TEXT PASSAGE:
^^^^^^^^^^^^^^^^

Human wisdom and ingenuity are indispensable to delivering ever-better cars to customers. Going forward, we will maintain our steadfast dedication to constantly developing human resources who can think independently and implement kaizen.

We are to do our jobs so that we can keep “dehumanizing” the activities so that we have more time to focus on making more improvements. By “dehumanizing”, I mean that we keep improving our work so that we are not engaged in repetitive activities that can be done by a machine. The more time we spend on making improvements, the more efficient and effective we become. The machine can be viewed as a closed system. It keeps doing what it is programmed to do. When we interact with the machine, we provide it with new information that allows it to do something new.  

Taking this idea of the paradox further – in an ideal world, when we do our jobs effectively, we are engaging in eradicating our jobs all together. For example, a doctor should be engaging in activities to create conditions where a doctor is no longer needed!

I will finish with Taiichi Ohno’s wise words:

It is easy to remember theory with the mind; the problem is to remember with the body. The goal is to know and do instinctively.

This post is also available as a podcast here.

Please maintain social distance and wear masks. Please take vaccination, if able. Stay safe and Always keep on learning… In case you missed it, my last post was Complexity is in the Middle:

3 thoughts on “TPS’s Operation Paradox:

  1. During my study Physics I learned that (this) universe is inherently paradoxical. I concluded that “energies” and paradoxes are equivalent. Like energy, paradox is conserved. Most physicists believe paradoxes result from use of language or incorrect hypotheses. They “hide” a paradoxical nature of nature in theories, laws and mathematics (which is also paradoxical).

^^^^^^^^^^^^^^^^

ACTIVITY 1: Echo the TPS paradox passage from "It is easy to" up to and including "a podcast here.".
ACTIVITY 2: List every action the TPS paradox passage urges on readers in the paragraph beginning "Please maintain social distance".
ACTIVITY 3: Go on with the TPS paradox passage, starting after its final sentence.

^^^^^^^^^^^^^^^^

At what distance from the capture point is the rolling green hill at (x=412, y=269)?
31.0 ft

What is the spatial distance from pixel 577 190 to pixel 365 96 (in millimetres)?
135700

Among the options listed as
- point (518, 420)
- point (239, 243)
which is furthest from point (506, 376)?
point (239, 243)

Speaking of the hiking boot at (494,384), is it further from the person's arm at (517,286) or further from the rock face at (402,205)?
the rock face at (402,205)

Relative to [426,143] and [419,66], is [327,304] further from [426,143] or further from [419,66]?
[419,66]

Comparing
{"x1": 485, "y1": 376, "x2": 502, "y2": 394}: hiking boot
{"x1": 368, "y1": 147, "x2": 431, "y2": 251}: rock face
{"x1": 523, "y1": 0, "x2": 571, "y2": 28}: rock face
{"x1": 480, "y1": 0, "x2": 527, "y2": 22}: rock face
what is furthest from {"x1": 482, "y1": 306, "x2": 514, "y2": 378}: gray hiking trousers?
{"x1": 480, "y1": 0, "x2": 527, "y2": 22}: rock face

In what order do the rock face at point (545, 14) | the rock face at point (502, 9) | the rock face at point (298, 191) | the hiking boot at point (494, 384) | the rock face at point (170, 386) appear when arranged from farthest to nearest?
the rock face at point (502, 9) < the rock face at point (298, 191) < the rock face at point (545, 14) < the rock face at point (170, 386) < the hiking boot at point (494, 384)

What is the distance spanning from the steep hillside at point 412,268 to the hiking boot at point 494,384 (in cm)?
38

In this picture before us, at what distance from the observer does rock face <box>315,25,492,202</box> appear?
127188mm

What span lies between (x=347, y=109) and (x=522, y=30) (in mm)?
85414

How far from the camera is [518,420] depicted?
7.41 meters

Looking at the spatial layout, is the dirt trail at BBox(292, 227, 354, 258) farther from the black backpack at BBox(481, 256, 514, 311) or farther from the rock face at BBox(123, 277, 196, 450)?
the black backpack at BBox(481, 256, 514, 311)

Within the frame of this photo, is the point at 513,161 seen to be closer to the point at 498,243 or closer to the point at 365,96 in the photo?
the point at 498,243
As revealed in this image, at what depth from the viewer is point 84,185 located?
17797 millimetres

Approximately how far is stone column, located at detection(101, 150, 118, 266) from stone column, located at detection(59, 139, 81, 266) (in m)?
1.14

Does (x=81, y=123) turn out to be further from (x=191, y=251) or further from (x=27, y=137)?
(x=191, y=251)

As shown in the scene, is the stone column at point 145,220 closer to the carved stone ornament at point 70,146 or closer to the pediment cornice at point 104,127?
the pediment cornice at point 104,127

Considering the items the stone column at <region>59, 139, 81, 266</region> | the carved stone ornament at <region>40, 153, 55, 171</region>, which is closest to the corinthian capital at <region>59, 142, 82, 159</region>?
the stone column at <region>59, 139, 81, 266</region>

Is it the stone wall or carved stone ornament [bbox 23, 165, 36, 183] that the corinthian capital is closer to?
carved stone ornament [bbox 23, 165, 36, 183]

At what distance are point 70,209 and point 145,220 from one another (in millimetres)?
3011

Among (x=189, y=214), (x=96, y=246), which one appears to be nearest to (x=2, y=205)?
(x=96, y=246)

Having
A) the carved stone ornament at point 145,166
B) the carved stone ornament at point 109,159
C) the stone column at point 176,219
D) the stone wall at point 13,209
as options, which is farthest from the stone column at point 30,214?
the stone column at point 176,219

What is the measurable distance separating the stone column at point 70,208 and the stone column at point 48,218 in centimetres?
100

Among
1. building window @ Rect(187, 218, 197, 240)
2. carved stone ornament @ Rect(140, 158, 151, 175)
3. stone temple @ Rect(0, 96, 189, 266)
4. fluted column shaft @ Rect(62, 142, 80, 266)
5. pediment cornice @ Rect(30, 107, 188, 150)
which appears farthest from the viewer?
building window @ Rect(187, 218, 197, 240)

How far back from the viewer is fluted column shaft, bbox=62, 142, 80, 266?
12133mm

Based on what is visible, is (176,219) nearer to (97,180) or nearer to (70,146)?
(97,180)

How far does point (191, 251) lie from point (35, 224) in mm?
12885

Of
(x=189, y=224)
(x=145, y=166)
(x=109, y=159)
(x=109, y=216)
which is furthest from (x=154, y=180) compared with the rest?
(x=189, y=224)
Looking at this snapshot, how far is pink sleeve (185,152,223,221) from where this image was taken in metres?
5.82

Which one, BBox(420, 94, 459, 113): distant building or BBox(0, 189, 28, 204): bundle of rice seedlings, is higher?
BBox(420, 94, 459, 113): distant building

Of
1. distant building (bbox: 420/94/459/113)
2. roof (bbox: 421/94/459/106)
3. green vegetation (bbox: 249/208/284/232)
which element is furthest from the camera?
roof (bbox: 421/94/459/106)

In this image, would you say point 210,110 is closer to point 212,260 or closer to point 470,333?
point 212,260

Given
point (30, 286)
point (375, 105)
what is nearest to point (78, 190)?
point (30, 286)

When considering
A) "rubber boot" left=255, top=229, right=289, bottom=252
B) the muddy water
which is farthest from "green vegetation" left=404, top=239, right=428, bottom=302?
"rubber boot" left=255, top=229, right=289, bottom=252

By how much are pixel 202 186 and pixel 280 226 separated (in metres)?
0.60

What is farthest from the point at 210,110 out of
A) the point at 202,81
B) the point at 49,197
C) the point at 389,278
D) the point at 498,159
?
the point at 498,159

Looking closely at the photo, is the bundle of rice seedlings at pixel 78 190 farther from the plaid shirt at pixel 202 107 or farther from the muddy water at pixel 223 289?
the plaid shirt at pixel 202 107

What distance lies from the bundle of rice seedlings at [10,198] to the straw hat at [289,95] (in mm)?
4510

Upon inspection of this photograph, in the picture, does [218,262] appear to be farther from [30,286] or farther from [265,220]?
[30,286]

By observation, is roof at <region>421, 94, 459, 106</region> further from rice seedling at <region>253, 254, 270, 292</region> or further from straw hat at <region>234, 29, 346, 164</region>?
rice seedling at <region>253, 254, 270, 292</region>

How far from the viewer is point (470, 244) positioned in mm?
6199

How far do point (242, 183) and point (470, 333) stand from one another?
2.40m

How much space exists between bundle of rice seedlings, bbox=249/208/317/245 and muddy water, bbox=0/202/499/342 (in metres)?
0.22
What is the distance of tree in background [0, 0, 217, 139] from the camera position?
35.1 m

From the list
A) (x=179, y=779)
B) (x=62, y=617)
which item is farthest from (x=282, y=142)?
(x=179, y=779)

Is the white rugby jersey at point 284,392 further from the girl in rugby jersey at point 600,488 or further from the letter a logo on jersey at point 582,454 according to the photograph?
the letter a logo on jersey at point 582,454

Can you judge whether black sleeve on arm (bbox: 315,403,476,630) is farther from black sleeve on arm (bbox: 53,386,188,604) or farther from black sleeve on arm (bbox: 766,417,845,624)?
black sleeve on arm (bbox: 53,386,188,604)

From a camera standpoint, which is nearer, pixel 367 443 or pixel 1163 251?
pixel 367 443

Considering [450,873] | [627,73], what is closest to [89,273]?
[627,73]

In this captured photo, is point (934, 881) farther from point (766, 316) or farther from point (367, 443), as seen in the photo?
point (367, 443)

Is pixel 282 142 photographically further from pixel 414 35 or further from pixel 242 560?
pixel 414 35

^^^^^^^^^^^^^^^^

EXERCISE RESULT 1:
It is easy to remember theory with the mind; the problem is to remember with the body. The goal is to know and do instinctively.

This post is also available as a podcast here.

EXERCISE RESULT 2:
- Maintain social distance
- Wear masks
- Take vaccination, if able
- Stay safe
- Always keep on learning

EXERCISE RESULT 3:
    Scientists try to “solve” or eradicate paradox. One of the arguments being that then you’ll belong to a consistent, scientific community. In doing so, these communities “enforce” their perspective, ignoring paradoxes. People prefer consistency (in theories) or proof over completeness (in practice) and truth . Logic can only exist in an illogical universe. And vice versa.

    Spencer-Brown distinguished himself by making a distinction that made a distinction. Showing that this leads to logic as well as the paradoxes of “space”, “time” and an universe that observes itself. (My formulation). Time, for instance, is the way universe prevents everything from happening at the same time.

    Paradoxes don’t constitute problems, because they “solve” each other. Paradoxes are at work. (The word energy comes from the Greek, I later learned, meaning at (en) work (ergos)). We can only work on “solving” part-part paradoxes.

    Bateson (and Watzlawick) showed we can distinguish two types or tastes of paradoxes: complementary or part-part and symmetrical or whole-whole paradoxes.

    In the first, parts complement each others, co-operating, like in a production line, an organisation or organs (yes, Greek for “working”) in your body. Paradoxes organize self-organizing organisms. Our solving of problems organizes parts into wholes, that’s why organizing “works”.

    Paradoxes seem to be solved. In the end however, this leads to stagnation, as organizing organisations becomes more important than cooperating. Organizing organisation (“maintenance”) becomes its own “problem”. This can be “solved” by “competing” with other “wholes”.

    Whole-whole paradoxes leads to competing and to escalating, “destroying” each other into … parts. So here you can see how what we’re calling paradoxes is the working of the universe iitself.

    In systems thinking, we “hide” paradoxes in complexity. Or the other way around. It’s not that I’m against systems thinking and trying to understand what works; I think it’s futile to try to understand in order to control “complexity”. Complexity has done a great job so far.


    • Thank you for a great response. Coincidentally, I have been reading upon Laws of Form and paradoxes. More to come!